C 中是否有静态初始化灵活数组成员的标准方法？

Question

I need a statically created data structure in memory comprised of a table of string vectors, effectively:

typedef struct {
    char *argv[];
} Entry;

const Entry Table[] = {
    {"a"},
    {"a", "b", "c"}
};

But trying to compile this results in error: initialization of flexible array member in a nested context

Apparently this is possible in GCC, according GCC Manual: 6.18 Arrays of Length Zero . This may be possible following C 2018 6.7.2.1 18, although in regard to that I read elsewhere

There cannot be an array of structures that contain a flexible array member.

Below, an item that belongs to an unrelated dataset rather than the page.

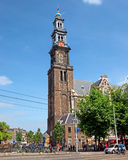 Amsterdam - Wester Tower - Westerkerk Stock Photo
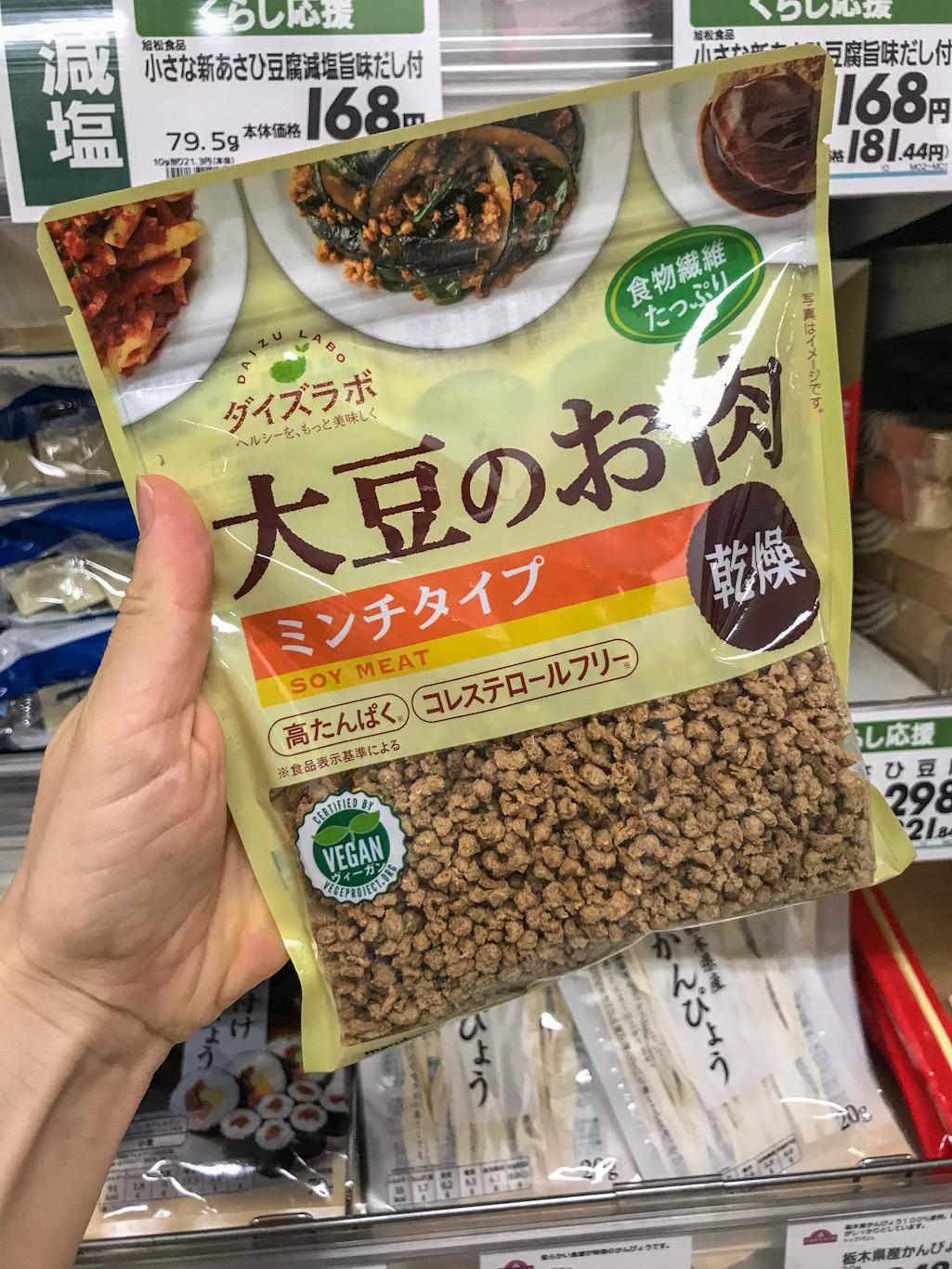 מוצרים טבעוניים ביפן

Is there a standard way to achieve this behavior? If not, is there a preferred way?

Answer 1

You can't do it with a flexible array member.

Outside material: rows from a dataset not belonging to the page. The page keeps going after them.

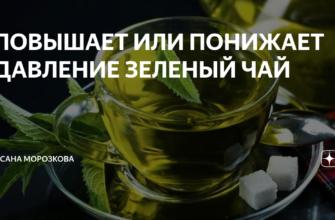 povyshaet ili ponizhaet davlenie zelenyj i drugoj chaj mozhno li pit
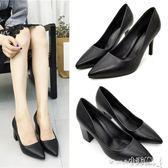 高跟鞋 工作鞋黑色真軟皮鞋中粗跟女單鞋尖頭細跟職業上班面試正裝高跟鞋【小天使】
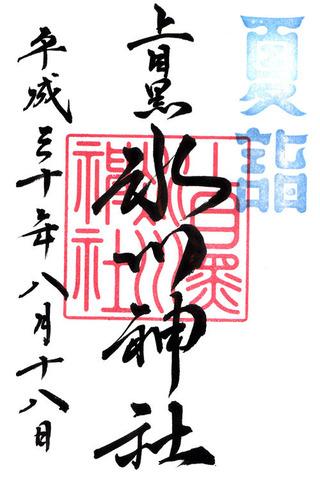 氷川神社・上目黒・h30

Instead, you can use char **argv and initialize it using compound literals.

typedef struct {
    char **argv;
} Entry;

const Entry table[] = {
    { (char *[]) { "a", NULL } },
    { (char *[]) { "a", "b", "c", NULL } }
};

I added NULL to each of the arrays so the application can tell their lengths (the real argv has this as well).

Answer 2

You do not store the count of elements of argv. How would you know that the first one has 1 element, and the second one has 3? You have to store that, for example, in another array member.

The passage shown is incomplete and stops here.